Smith v. Atlantic Mut. Ins. Co

In Smith v. Atlantic Mut. Ins. Co., 155 Wis. 2d 808, 811, 456 N.W.2d 597 (1990), after Smith recovered the policy limit of $ 50,000 from the tort-feasor's insurer, she sought to recover UIM benefits under her own policy, which also had a $ 50,000 UIM policy limit. Smith's policy defined underinsured motor vehicle as a vehicle "to which a bodily injury liability bond or policy applies at the time of the accident but its limit for bodily injury liability is less than the limit of liability for this coverage." Smith, 155 Wis. 2d at 811, 456 N.W.2d at 599. That definition was the major focus for the court's reasoning, which led it to the conclusion that there was no UIM coverage available because the policy definition of an underinsured motorist was unambiguous and it precluded UIM coverage for Smith. See id. In so holding, it concluded that a policy could accomplish a reduction in the amount of UIM coverage stated on the declaration page through the way in which it defined an underinsured motor vehicle, and it rejected Smith's argument that to strictly construe the definition would render the UIM coverage illusory under the holding of Wood v.
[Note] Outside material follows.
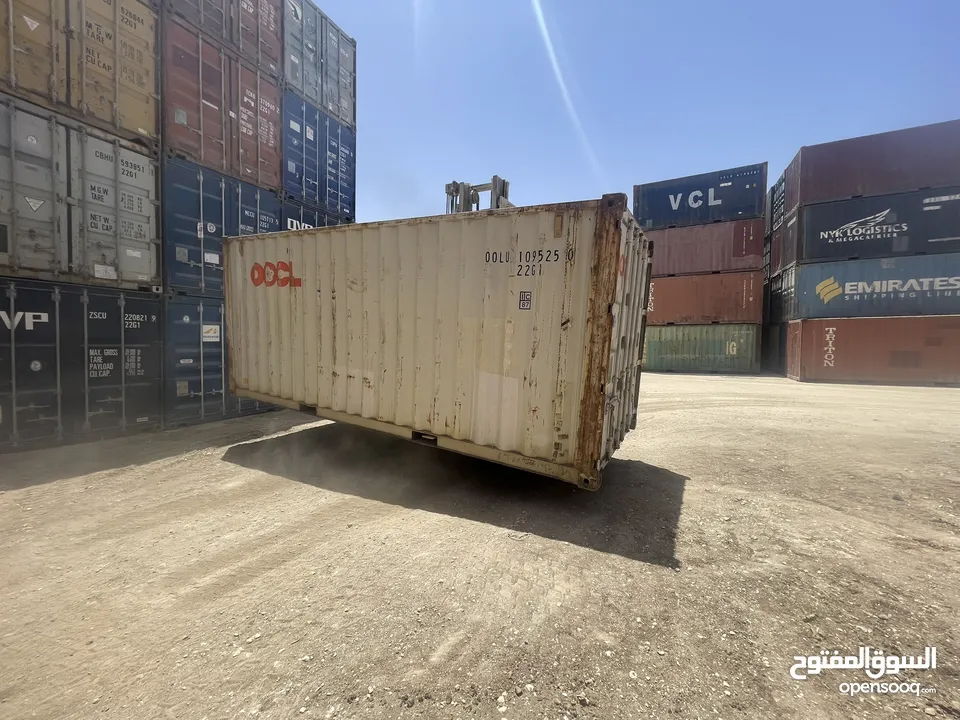 حاويات(‏container)20 +40 قدم للبيع مجمرك  وغير مجمرك و عالي وستاندر وحاويات مبردة ******************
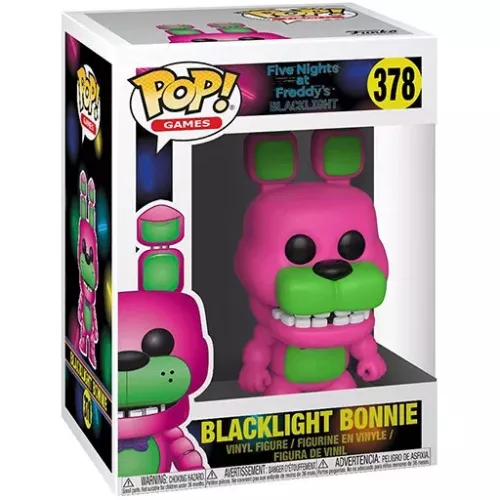 Funko Pop! Blacklight Bonnie #378 Five Nights at Freddy's Blacklight Box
American Family Mutual Insurance Co. The supreme court declined to examine whether the UIM coverage was illusory because it concluded that whether an underinsured motorist was involved in the accident must be determined before a court could analyze other provisions in the policy and their potential effects on UIM coverage. See 155 Wis. 2d at 814, 456 N.W.2d at 600. In sum, Smith had $ 50,000 of UIM coverage and the tortfeasor had a liability limit of $ 50,000 which was paid in full to Smith. The court determined that the definition of "underinsured motor vehicle" was unambiguous. That definition stated that an "underinsured motor vehicle" is a motor vehicle "to which a bodily injury liability bond or policy applies at the time of the accident but its limit for bodily injury liability is less than the limit of liability for this coverage." Smith, 155 Wis. 2d at 811. The court held that the plain meaning of the definition did not permit Smith to recover under her UIM coverage because the tortfeasor did not have policy limits less than Smith's UIM coverage. In reaching its conclusion, the court explained that because it decided "in the first instance" that the tortfeasor's vehicle was not an underinsured motor vehicle, it need not reach an issue pertaining to the policy's reducing clause. See id. at 814.